(Data lines)

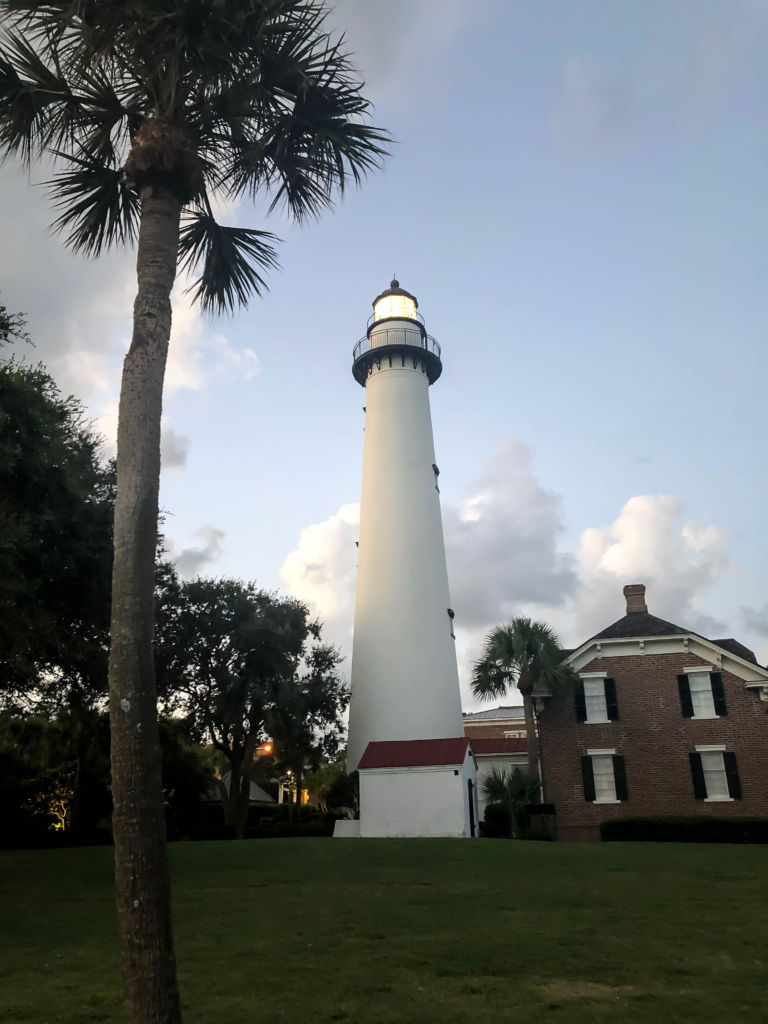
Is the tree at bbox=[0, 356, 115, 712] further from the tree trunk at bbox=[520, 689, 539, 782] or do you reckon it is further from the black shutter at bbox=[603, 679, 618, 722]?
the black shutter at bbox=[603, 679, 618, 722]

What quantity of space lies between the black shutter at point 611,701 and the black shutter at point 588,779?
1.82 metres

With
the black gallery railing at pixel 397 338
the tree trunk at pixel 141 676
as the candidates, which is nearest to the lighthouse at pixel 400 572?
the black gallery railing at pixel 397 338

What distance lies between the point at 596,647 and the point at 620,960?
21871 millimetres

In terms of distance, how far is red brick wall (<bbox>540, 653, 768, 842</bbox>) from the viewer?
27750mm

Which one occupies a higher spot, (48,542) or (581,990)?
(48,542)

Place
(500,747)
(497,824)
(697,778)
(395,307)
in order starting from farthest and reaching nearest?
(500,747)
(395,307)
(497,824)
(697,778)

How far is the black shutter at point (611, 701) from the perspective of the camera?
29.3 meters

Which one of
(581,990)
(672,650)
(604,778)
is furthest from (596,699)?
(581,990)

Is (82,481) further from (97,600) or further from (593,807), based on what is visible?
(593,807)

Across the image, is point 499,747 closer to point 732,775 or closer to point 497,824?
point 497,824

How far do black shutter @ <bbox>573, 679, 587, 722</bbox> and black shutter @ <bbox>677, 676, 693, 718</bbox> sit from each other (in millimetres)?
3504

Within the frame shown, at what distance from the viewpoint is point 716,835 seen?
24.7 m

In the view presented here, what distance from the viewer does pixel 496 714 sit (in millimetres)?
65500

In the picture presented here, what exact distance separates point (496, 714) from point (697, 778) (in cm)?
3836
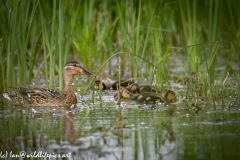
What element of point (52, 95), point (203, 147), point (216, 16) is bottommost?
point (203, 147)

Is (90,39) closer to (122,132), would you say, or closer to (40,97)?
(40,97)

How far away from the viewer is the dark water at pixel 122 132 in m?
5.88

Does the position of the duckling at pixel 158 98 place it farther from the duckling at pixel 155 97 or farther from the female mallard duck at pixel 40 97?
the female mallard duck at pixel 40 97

*PROBLEM DESCRIPTION*:
Give every line of the items above as a JSON list of strings, one string per line, with blank lines left out. Leave the pictures out.

*FINISHED TASK*:
[
  "Is the tree at bbox=[0, 356, 115, 712] further from the tree trunk at bbox=[520, 689, 539, 782] or do you reckon it is further from the black shutter at bbox=[603, 679, 618, 722]?",
  "the black shutter at bbox=[603, 679, 618, 722]",
  "What quantity of space lies between the black shutter at point 611,701 and the black shutter at point 588,779?",
  "1.82 metres",
  "With",
  "the black gallery railing at pixel 397 338",
  "the tree trunk at pixel 141 676",
  "as the candidates, which is nearest to the lighthouse at pixel 400 572?",
  "the black gallery railing at pixel 397 338",
  "What distance lies between the point at 596,647 and the point at 620,960?",
  "21871 millimetres",
  "In terms of distance, how far is red brick wall (<bbox>540, 653, 768, 842</bbox>) from the viewer?",
  "27750mm",
  "Which one occupies a higher spot, (48,542) or (581,990)?",
  "(48,542)",
  "Place",
  "(500,747)",
  "(497,824)",
  "(697,778)",
  "(395,307)",
  "in order starting from farthest and reaching nearest?",
  "(500,747)",
  "(395,307)",
  "(497,824)",
  "(697,778)",
  "How far is the black shutter at point (611, 701) from the perspective of the camera?",
  "29.3 meters",
  "Which one of",
  "(581,990)",
  "(672,650)",
  "(604,778)",
  "is furthest from (596,699)?",
  "(581,990)",
  "Is (82,481) further from (97,600) or further from (593,807), based on what is visible?",
  "(593,807)",
  "Across the image, is point 499,747 closer to point 732,775 or closer to point 497,824?",
  "point 497,824",
  "How far do black shutter @ <bbox>573, 679, 587, 722</bbox> and black shutter @ <bbox>677, 676, 693, 718</bbox> sit from each other (in millimetres)?",
  "3504",
  "Within the frame shown, at what distance from the viewpoint is point 716,835 seen?",
  "24.7 m",
  "In the view presented here, what distance from the viewer does pixel 496 714 sit (in millimetres)?",
  "65500",
  "In the picture presented here, what exact distance separates point (496, 714) from point (697, 778) (in cm)?",
  "3836",
  "What element of point (52, 95), point (203, 147), point (216, 16) is bottommost?",
  "point (203, 147)",
  "Is (90,39) closer to (122,132), would you say, or closer to (40,97)?",
  "(40,97)",
  "How far away from the viewer is the dark water at pixel 122 132 in m?",
  "5.88",
  "Does the position of the duckling at pixel 158 98 place it farther from the duckling at pixel 155 97 or farther from the female mallard duck at pixel 40 97?",
  "the female mallard duck at pixel 40 97"
]